Rows from a spatial reasoning dataset:
>>>>>

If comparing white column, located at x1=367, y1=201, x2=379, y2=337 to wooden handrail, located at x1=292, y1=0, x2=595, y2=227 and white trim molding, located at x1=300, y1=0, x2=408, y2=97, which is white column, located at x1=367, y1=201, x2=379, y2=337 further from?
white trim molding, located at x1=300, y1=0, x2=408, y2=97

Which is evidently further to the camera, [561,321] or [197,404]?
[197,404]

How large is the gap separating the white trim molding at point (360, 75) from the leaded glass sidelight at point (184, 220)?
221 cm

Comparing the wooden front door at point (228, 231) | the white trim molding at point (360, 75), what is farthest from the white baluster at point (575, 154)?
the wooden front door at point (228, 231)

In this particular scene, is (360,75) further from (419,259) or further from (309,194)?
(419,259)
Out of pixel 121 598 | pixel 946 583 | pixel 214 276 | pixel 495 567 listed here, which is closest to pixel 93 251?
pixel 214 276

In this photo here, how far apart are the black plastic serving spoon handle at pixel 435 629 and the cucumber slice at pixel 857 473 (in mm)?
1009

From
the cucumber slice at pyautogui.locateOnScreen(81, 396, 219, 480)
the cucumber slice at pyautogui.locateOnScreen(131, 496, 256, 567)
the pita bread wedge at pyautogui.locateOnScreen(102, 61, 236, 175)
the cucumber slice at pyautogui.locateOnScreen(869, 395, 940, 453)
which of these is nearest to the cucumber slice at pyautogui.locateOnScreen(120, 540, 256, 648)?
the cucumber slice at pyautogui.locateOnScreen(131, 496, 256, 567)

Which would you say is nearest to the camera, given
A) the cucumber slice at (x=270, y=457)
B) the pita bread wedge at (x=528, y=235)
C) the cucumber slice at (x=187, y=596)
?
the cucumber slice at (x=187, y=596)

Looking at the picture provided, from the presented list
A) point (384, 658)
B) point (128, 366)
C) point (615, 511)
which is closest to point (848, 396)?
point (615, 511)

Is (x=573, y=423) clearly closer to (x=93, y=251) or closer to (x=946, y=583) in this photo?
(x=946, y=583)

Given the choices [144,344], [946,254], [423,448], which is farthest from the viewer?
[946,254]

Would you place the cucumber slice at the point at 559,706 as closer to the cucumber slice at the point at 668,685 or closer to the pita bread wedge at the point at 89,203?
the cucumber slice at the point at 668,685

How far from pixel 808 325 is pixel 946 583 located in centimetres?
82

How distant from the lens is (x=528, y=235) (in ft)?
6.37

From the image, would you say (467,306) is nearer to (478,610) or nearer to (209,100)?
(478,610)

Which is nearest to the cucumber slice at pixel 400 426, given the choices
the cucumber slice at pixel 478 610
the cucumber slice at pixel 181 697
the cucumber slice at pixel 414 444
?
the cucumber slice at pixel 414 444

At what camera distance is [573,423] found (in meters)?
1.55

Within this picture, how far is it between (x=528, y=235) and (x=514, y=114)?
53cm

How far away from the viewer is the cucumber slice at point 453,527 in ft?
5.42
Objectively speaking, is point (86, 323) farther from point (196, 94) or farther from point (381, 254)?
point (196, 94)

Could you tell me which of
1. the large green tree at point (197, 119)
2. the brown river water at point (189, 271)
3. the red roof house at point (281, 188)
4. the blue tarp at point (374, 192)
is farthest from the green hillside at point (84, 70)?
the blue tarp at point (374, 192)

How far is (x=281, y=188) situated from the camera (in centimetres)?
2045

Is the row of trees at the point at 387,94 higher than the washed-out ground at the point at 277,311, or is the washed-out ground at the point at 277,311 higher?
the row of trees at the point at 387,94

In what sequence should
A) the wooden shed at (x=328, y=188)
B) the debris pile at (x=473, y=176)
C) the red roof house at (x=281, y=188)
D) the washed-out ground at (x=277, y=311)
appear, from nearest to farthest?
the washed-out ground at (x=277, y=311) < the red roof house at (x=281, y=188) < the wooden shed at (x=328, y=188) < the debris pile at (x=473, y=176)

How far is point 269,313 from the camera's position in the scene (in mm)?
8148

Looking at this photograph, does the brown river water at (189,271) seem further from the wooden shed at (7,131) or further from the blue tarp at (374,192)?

<<<<<

Set problem. Reproduce word for word the part of the material that opens with the line containing "Objectively speaking, is" and continues through the end of the material, including both ends.

Task output.
Objectively speaking, is point (86, 323) farther from point (196, 94) or farther from point (381, 254)?
point (196, 94)

Could you tell me which of
1. the large green tree at point (197, 119)
2. the brown river water at point (189, 271)
3. the red roof house at point (281, 188)
4. the blue tarp at point (374, 192)
is farthest from the green hillside at point (84, 70)?
the blue tarp at point (374, 192)

How far is (x=281, y=188) situated from the camera (in centimetres)?
2045

Is the row of trees at the point at 387,94 higher than the washed-out ground at the point at 277,311, or is the washed-out ground at the point at 277,311 higher?
the row of trees at the point at 387,94

In what sequence should
A) the wooden shed at (x=328, y=188)
B) the debris pile at (x=473, y=176)
C) the red roof house at (x=281, y=188)
D) the washed-out ground at (x=277, y=311)
appear, from nearest to farthest?
the washed-out ground at (x=277, y=311) < the red roof house at (x=281, y=188) < the wooden shed at (x=328, y=188) < the debris pile at (x=473, y=176)

How far is point 269,313 from the camera's position in the scene (in mm)?
8148

Looking at this photograph, does the brown river water at (189,271) seem further from the wooden shed at (7,131) or further from the blue tarp at (374,192)?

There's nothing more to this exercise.